» Quoted text
Re: [Dbpedia-discussion] dbpedia extraction framework on windows problems

Jona Christopher Sahnwaldt Mon, 08 Jul 2013 14:25:37 -0700

Hi Adrian,

thanks for the feedback!


I am an Eclipse fan who never warmed to IntelliJ. Developing DBpedia
on Eclipse works quite well for me. Here's what I do:

I don't care much about Maven / Eclipse integration. I run Maven on
the command line and use Eclipse as a smart editor. The necessary
Eclipse config files (.classpath, .project, ...) are checked into the
git repo and should work out of the box.

If there are some changes in a pom.xml that I need to propagate to
Eclipse, I run

$ mvn eclipse:eclipse -DdownloadSources=true

and then edit .project and .classpath by hand - mostly I delete
unnecessary stuff that Maven generates.

I usually install Eclipse with as few plugins as possible, starting
with the "Platform Runtime Binary" at
http://download.eclipse.org/eclipse/downloads/ . I then add only the
plugins I need. No Maven plugin.

As for the path settings - DBpedia configuration is a mess in general.
It's a pity that one needs to change file paths in so many files,
sometimes several places in one config file. :-(

You write "20 GB is not enough" - do you mean RAM or disk space? For
most extraction steps, 4 to 6 GB RAM should easily be enough.

Regards,
Christopher

On 8 July 2013 21:30, Adrian Brasoveanu <adrian.brasove...@gmail.com> wrote:
> Hello Dimitris,
>
> I am in vacation, so I don't really have a good Internet connection.
> After reading your mail, I am succesfully running an extraction with the
> download.minimal.properties file...(it is slow, but I was really curious).
> However I did this under Ubuntu and it was really easy (following all the
> steps from http://wiki.dbpedia.org/ExtractionOnUbuntu?v=fnb).
> I did this because I wanted to see the difference between Windows and Linux
> when running the bash scripts...
>
> I also discovered I need a bigger virtual machine for such tasks :) (20 GB
> is not enough :) ).
>
> It took about 45 minutes to install everything under Linux (Intellij Idea,
> apache, php, mysql, mediawiki, etc).
> Under Windows it took some 3 hours or so, but mainly due to the fact that I
> tried to do it with Eclipse..
> After that I switched to Intellij Idea and it took another hour or so...
>
> I noticed the next things:
> 0) Eclipse is really bad when it comes to maven and scala.... So I used
> IntelliJ since that was recommended on Ubuntu also.
> I used everything in last versions (IntelliJ Community last version, last
> Maven, last Scala, and so on...)
> 1) The maven integration was not working out of the box in Windows even in
> IntelliJ, compared to Linux (it took more than 30-40 minutes to bring out
> all the
> files and dependencies), but there were nice and clear error messages that
> tell you what jar is missing)

» Listed entries
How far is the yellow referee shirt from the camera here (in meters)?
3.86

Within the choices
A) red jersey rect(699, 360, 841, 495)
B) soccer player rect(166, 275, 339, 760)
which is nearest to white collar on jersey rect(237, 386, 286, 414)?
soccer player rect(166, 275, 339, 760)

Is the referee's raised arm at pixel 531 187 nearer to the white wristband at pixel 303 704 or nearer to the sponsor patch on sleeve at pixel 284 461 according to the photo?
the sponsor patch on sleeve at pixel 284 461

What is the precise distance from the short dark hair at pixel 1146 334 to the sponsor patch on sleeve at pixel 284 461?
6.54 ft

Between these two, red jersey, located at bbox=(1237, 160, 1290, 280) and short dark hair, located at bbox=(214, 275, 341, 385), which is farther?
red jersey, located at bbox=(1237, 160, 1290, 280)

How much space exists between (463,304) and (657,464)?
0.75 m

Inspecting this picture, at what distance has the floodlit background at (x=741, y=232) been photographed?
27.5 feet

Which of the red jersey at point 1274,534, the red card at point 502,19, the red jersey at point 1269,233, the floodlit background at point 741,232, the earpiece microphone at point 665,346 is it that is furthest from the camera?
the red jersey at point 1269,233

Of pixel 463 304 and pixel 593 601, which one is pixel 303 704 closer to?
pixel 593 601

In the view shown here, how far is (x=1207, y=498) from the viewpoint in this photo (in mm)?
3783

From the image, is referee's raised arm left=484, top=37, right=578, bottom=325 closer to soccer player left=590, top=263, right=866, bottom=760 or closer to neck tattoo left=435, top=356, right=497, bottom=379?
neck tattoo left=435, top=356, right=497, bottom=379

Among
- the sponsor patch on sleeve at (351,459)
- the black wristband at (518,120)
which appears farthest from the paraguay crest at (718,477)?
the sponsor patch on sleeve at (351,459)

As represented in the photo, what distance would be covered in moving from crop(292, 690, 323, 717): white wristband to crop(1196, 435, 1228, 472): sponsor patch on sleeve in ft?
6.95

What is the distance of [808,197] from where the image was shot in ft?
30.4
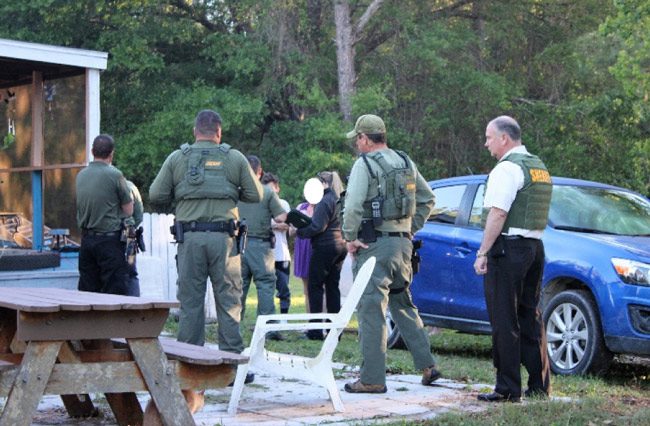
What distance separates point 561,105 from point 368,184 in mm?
25042

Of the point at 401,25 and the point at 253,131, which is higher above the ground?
the point at 401,25

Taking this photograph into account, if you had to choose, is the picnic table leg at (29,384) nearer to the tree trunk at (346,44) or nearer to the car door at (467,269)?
Answer: the car door at (467,269)

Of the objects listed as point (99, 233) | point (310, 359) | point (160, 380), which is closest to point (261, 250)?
point (99, 233)

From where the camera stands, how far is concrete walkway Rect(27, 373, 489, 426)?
274 inches

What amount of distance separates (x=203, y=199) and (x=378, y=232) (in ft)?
4.02

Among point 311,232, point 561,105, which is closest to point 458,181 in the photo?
point 311,232

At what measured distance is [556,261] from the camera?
9.66 meters

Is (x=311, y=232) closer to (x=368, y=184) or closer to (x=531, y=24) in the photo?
(x=368, y=184)

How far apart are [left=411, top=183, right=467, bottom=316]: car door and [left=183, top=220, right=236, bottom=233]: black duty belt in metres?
3.39

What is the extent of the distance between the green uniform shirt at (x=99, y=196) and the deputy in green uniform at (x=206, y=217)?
5.64 ft

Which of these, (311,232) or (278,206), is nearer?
(278,206)

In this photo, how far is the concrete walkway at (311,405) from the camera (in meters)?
6.95

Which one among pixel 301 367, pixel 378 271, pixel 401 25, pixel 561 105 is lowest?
pixel 301 367

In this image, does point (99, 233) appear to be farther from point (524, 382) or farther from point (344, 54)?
point (344, 54)
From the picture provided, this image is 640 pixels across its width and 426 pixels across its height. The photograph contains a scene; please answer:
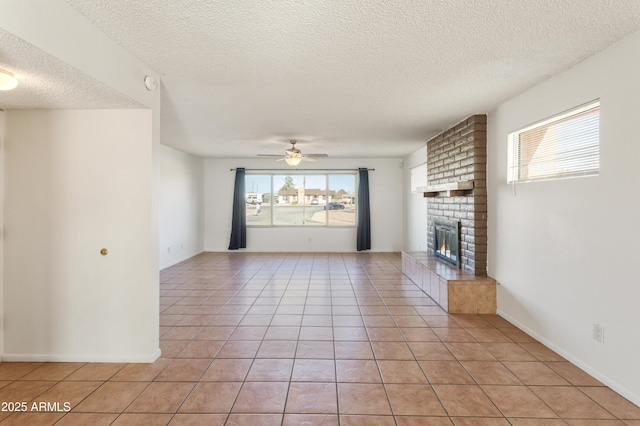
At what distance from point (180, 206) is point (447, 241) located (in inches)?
212

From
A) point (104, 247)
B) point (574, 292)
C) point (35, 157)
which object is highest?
point (35, 157)

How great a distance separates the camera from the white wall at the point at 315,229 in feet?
27.0

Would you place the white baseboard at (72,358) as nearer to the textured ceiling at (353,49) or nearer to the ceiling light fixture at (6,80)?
the ceiling light fixture at (6,80)

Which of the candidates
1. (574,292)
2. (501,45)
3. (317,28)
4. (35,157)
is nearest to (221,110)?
(35,157)

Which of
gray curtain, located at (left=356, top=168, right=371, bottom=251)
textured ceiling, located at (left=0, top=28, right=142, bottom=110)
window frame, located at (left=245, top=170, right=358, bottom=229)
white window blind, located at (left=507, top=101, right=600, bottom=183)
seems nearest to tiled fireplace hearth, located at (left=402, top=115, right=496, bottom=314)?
white window blind, located at (left=507, top=101, right=600, bottom=183)

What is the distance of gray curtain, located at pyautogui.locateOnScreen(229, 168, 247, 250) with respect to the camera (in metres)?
8.12

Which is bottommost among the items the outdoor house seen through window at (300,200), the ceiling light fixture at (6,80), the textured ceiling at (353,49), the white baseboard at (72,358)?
the white baseboard at (72,358)

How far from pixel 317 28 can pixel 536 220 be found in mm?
2630

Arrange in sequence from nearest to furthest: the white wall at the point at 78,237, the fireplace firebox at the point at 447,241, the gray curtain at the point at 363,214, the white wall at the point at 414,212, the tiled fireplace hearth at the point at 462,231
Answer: the white wall at the point at 78,237
the tiled fireplace hearth at the point at 462,231
the fireplace firebox at the point at 447,241
the white wall at the point at 414,212
the gray curtain at the point at 363,214

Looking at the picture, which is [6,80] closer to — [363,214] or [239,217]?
[239,217]

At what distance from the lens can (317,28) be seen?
2.01 metres

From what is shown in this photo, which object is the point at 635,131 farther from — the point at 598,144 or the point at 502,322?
the point at 502,322

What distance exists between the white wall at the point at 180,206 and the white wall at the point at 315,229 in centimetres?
29

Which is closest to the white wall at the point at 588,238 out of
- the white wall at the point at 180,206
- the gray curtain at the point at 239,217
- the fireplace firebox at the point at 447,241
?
the fireplace firebox at the point at 447,241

» Short exercise 1
In the DBpedia thread, how much RAM does Christopher say should be enough for most extraction steps?
» Short exercise 2
Pick up the DBpedia thread from its last line and keep writing it.
The entries aren't needed here.

» Result 1
4 to 6 GB

» Result 2
> 2) There were 4-5 jars missings (they are easy to find on the web anyway,
> apache.commons.compress was one of those jars, for example...
> and a certain version of scala-test)
> 3) All the paths need to be changed (clearly you're not using
> /home/release/downloads or something similar on Windows)
> 4) There is a need for a good tutorial on how to run bash files under
> Windows....
> 5) Most of the errors you will get will be path errors,...
>
> That would be it... If you want to run it on Windows. However I did not
> added any settings for WAMP and MediaWiki on Windows...
> Yes, I am willing to contribute to any Windows documentation or also to the
> normal documentation.
>
> As you probably guessed I am mostly interested in writing custom extractors,
> that's where all the attraction of this framework lies,
> not to mention that it's a good excuse to try Scala :).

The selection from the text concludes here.